▸ TRECHO FORNECIDO
· · ·
Exame Logo

Mais flexibilidade, empatia e generosidade. Será uma evolução para um novo modelo de negócios?

Cada vez mais é necessário rever a dinâmica das construções de estratégia e processos de decisões empresariais no mundo complexo em que vivemos

(10'000 Hours/Getty Images)

Publicado em 11 de setembro de 2023 às 16h20.

Por Marcos Bedendo*

Cada vez mais é necessário rever a dinâmica das construções de estratégia e processos de decisões empresariais no mundo complexo em que vivemos. Num mundo complexo em que as influências são mais intensas e provenientes de múltiplos stakeholders, o processo ideal de construção de estratégia é bastante distinto daquele que foi ensinado no passado.

Tive a oportunidade de participar recentemente de um evento para CEOs de grandes organizações, com uma mesa composta por Claudio Garcia, Luiz Carlos Cabrera, Jeane Tsutsui e Leila Loria. A discussão, de alto nível, girou em torno de como a cooperação e a generosidade deveria pautar a relação entre acionistas, conselho consultivo, CEO e demais C Levels.

Ainda que a pauta fosse a relação entre conselho e C Level, ficou claro que a discussão impacta também as demais hierarquias das empresas, e a própria relação entre as empresas, levando o processo de gestão cada vez mais para longe das relações de “comando e controle” que ainda pautam as relações atuais. O novo modelo será mais participativo, mais flexível, melhor as nuances e necessidades de um amplo grupo de stakeholders. Um modelo mais “generoso”, termo presente na chamada do evento.

Uma mudança necessária

Isso será feito não porque é tendência, ou por escolha, mas por necessidade. As empresas não são unidades autônomas e apartadas das demais. Elas compõem ecossistemas, onde múltiplas necessidades e interesses são balanceados para que todos ali possam extrair o que é necessário para a própria sobrevivência e crescimento – individual e da comunidade.
· · ·
▸ LINHAS FORNECIDAS
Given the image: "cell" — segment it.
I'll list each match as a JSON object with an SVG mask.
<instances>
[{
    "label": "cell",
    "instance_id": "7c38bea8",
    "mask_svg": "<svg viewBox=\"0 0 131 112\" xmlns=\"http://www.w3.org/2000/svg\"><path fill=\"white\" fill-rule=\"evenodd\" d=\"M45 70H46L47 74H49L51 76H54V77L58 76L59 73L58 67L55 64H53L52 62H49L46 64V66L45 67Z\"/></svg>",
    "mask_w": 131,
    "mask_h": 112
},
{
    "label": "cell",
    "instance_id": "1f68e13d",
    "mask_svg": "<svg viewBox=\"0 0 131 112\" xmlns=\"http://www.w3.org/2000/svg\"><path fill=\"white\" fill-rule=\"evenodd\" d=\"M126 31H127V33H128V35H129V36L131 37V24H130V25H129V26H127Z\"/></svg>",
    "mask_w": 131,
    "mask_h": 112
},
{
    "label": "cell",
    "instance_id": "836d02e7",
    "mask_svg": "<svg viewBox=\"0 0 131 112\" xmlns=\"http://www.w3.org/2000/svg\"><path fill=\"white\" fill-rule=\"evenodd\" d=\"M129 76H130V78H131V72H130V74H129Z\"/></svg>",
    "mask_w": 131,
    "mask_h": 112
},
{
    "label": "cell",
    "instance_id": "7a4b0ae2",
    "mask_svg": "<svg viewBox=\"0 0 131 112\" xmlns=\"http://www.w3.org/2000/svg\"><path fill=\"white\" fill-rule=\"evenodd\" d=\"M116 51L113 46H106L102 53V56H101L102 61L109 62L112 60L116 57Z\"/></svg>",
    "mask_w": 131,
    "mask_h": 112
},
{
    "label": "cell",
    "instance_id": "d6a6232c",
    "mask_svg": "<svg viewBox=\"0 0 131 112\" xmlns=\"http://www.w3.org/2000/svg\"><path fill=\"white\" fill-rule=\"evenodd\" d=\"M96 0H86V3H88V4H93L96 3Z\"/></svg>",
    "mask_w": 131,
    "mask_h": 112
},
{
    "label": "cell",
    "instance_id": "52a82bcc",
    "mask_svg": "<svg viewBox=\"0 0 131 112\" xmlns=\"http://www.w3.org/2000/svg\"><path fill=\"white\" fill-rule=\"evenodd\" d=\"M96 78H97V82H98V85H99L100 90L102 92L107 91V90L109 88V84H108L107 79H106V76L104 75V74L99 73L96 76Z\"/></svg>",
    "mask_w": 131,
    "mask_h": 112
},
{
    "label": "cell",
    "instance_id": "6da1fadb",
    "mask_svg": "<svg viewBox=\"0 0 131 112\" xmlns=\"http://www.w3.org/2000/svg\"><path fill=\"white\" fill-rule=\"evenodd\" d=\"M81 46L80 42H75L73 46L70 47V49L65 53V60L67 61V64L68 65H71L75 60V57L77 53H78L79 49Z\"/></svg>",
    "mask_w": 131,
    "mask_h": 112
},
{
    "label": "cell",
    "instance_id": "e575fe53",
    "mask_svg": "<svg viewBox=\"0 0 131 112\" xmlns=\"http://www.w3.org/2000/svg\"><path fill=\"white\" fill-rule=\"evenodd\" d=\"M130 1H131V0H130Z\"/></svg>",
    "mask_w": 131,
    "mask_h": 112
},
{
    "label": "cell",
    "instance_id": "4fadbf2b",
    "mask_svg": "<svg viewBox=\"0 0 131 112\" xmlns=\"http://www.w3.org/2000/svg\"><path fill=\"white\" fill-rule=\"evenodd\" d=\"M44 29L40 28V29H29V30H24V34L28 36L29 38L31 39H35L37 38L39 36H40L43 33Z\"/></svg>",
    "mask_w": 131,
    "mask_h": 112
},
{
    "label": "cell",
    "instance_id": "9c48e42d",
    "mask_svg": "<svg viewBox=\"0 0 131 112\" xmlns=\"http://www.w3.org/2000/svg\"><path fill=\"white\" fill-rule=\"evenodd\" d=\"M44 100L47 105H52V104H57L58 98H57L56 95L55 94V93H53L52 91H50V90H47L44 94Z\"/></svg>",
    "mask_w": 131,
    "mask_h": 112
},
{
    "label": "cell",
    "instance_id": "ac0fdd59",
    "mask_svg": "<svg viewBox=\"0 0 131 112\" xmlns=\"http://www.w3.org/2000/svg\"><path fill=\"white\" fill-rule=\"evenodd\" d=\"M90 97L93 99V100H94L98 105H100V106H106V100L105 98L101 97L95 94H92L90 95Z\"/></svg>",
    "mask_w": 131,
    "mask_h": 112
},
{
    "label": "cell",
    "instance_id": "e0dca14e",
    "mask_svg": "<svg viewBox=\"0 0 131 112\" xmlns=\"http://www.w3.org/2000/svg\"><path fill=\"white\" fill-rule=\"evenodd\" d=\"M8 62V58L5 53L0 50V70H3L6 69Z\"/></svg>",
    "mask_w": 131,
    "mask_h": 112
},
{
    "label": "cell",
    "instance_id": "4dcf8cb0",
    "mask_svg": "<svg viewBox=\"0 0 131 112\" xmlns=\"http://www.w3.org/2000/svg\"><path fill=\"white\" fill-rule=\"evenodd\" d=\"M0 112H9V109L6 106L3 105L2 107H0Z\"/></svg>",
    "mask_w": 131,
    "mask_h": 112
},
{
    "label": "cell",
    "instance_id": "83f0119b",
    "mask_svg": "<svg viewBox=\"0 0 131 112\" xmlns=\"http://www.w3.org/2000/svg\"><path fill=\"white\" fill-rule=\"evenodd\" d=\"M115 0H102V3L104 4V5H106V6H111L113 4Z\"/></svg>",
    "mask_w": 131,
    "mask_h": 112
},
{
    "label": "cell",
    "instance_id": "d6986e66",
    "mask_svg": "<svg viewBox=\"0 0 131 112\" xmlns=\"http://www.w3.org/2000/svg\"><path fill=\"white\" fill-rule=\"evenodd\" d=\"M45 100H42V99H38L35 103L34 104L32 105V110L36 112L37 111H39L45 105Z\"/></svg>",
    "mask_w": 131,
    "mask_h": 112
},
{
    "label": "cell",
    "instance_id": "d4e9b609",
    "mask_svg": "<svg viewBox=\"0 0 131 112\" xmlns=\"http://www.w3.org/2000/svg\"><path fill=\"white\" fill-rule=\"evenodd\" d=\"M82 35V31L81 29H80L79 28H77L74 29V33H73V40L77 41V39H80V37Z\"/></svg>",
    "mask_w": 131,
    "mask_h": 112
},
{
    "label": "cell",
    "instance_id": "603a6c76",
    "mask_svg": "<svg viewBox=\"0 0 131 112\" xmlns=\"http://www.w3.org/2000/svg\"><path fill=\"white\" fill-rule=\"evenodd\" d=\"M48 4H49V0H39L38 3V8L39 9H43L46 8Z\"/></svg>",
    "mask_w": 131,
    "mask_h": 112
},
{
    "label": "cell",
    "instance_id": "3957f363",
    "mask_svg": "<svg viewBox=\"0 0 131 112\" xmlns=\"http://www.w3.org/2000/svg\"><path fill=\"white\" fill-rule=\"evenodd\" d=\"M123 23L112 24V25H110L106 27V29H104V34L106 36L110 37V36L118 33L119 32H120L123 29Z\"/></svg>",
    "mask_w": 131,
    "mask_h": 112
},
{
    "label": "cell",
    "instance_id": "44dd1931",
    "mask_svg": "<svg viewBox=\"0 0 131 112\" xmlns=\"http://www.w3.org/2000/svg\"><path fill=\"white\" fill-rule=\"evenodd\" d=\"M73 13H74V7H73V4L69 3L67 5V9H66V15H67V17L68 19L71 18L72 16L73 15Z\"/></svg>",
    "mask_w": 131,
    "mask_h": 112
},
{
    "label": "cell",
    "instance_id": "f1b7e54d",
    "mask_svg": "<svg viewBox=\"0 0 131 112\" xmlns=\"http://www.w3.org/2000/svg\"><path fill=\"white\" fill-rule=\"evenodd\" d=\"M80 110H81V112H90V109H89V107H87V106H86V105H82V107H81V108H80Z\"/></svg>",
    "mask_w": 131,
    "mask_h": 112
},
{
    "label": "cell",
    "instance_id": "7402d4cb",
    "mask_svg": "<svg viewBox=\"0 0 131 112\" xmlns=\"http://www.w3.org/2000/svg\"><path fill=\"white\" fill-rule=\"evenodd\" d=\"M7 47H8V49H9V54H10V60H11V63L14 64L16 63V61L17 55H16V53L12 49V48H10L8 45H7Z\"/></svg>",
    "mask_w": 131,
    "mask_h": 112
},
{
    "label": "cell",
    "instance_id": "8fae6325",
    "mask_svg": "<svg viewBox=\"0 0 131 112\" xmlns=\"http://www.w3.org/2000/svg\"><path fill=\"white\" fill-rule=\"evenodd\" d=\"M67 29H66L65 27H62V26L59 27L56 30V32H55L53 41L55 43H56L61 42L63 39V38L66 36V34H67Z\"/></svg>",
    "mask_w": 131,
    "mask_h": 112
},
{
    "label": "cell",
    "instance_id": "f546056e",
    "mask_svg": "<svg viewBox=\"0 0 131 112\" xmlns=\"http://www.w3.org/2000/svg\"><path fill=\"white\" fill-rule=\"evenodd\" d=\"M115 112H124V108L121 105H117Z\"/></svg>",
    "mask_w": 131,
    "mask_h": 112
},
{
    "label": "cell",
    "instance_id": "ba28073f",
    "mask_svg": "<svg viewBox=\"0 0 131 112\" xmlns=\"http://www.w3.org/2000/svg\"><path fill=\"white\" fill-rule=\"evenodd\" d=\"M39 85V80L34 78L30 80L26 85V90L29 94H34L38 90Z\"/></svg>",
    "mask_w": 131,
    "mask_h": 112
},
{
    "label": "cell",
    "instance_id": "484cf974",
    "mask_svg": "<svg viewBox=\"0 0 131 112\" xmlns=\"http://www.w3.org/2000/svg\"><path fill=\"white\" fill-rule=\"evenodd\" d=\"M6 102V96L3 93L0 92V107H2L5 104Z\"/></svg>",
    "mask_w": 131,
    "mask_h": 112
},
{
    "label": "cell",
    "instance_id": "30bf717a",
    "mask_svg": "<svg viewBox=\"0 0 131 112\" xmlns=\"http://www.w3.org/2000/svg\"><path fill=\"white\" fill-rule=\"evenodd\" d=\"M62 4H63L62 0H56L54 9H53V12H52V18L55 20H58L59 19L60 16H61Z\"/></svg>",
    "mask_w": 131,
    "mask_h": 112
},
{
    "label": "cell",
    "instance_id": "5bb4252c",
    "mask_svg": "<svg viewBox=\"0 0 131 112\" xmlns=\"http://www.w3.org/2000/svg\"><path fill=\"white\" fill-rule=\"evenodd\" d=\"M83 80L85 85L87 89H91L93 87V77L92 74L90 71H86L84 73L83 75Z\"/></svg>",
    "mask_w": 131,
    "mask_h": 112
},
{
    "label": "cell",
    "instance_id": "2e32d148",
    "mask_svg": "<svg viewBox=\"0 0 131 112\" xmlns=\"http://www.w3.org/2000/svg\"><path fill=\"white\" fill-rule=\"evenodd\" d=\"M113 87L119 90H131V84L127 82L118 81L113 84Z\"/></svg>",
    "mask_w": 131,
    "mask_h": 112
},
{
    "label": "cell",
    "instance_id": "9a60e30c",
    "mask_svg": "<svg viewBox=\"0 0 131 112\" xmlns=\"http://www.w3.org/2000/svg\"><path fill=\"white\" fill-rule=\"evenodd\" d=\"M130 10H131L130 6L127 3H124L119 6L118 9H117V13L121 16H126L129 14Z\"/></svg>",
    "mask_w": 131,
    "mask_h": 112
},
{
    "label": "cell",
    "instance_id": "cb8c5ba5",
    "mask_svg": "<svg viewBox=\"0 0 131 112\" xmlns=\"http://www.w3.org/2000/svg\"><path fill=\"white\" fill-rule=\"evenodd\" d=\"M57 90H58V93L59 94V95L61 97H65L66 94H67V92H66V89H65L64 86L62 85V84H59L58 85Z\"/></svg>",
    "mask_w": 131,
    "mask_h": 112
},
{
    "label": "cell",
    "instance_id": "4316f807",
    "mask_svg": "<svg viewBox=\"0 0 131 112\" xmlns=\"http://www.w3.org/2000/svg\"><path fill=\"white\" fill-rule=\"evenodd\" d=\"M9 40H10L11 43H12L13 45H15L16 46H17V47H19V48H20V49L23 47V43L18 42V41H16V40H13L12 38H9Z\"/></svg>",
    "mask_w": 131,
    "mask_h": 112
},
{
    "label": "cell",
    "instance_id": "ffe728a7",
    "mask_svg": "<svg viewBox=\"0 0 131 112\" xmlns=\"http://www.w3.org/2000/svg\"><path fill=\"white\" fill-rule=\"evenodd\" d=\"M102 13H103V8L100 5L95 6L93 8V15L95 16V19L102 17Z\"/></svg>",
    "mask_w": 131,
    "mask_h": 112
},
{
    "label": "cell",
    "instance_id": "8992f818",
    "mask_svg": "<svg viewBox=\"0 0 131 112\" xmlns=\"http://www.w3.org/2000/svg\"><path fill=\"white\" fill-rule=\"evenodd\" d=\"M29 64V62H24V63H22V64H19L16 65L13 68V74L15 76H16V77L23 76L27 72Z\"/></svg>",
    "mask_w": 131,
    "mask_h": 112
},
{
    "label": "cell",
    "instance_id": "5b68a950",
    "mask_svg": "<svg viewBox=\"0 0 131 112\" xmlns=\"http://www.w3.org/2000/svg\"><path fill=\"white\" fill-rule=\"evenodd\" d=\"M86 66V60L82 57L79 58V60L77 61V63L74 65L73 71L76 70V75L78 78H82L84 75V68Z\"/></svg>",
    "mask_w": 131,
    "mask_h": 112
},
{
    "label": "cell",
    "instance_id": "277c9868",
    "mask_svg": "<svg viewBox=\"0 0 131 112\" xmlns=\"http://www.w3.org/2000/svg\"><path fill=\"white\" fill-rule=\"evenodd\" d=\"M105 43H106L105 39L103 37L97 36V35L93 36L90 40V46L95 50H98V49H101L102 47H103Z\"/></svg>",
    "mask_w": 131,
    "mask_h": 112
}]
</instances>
· · ·
Para cada afirmação abaixo, indique se ela está de acordo com o trecho fornecido, respondendo sim ou não e citando literalmente as palavras do trecho que decidem a questão.
1. O evento mencionado era voltado a CEOs de grandes organizações.
2. Segundo o trecho, a mudança no modelo de gestão ocorrerá por ser uma tendência.
3. O trecho afirma que as empresas são unidades autônomas e apartadas das demais.
As linhas acima provêm de uma fonte distinta da do trecho.

▸ RESPOSTA AO EXERCÍCIO
1. Sim: “um evento para CEOs de grandes organizações”.
2. Não: “Isso será feito não porque é tendência, ou por escolha, mas por necessidade.”
3. Não: “As empresas não são unidades autônomas e apartadas das demais.”